Maybe there's other reasons why it just feels really great to come across something like B.O.B.'s "Gangsta," a song that severs drug-rap's head from its corpse so cleanly -- and by using the genre's underlying thug-treaded whallop against it, no less. (Think 50's "Wanksta," the MENSA remix.) You've heard B.O.B.'s critique of consumer gangsterism before, from a million well-intentioned, no-talent hacks, but you've rarely heard it sing like this and hit all the right notes. It helps that on a freakometric scale of one to Slick Rick, B.O.B. is somewhere around an (Andre) 3000: although he claims the B.O.B. stands for Bring One Blunt and Books Over Bullets, his flow here makes it pretty clear he's studied that "Bombs Over Baghdad" number. He's the latest ATL signing to Atlantic -- brought there by the same TJ (TJSDJS) Chapman who launched the careers of T-Pain, David Banner, and Rick Ross -- and you can see why, with a charismatic conviction that echoes the laidback, everydude slouch of Lupe Fiasco and the pre-"Bush Don't Like Black People" Kanye West. He's of the streets but not beholden to them: "You can't see the hood on MySpace," he warns message-board pretenders, effortlessly positioning himself as a wedge between rappers who are digitally savvy enough to sweat social networking (see the new remix of C-Side's "MySpace Freak," now reeking of snap music and Jazze Pha) and the skeptics who know better. But "Gangsta" also feels left-field coming from a guy whose only other hits waxed novelty-ish: he was the producer of Citty's "Cookie Man" and his solo sleeper "Cloud 9" is sort of like a post-Return to Cookie Mountain version of an Afroman record. Just lucky? Don't think so. We also just came across "Haterz Everywhere," where Orlando's Wes Fif and B.O.B. shout out libraries on a track that hijacks Timbo/Timba's "My Love" synths to rain durrty hi-hat skittery on their enemies' parades. Bombs away.

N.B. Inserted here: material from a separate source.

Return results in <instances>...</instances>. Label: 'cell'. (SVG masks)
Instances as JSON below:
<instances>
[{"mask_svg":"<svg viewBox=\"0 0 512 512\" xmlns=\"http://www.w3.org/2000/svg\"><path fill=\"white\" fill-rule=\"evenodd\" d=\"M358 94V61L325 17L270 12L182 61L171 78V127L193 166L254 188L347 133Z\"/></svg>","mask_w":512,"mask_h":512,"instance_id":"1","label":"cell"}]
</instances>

DOWNLOAD: B.O.B., "Gangsta" (mp3)
DOWNLOAD: WesFif and B.O.B., "Haterz Everywhere" (mp3)
DOWNLOAD: C-Side feat. Jazze Pha, "MySpace Freak (Remix)" (mp3)
While we're at it, this T-Pain joint is ridiculous: sounds like one of those flurfy Inspector Gadget-referencing party tracks you normally have to embarass yourself by buying an Eminem or Ludcacris album to cop. Here's a revolutionary concept: FUN. Have some.
DOWNLOAD: T-Pain, "Mr. Dountoun" (mp3) (via this blog)
Not to be confused with the Chicago juke revival that's been sweeping the message boards, Tampa Tony brings Florida back to the map: beat is less like "Bobbahead" and sorta like that Ali & Gipp "Go Head" tune on Red Bull, and the siren is strictly for our chicken soup people.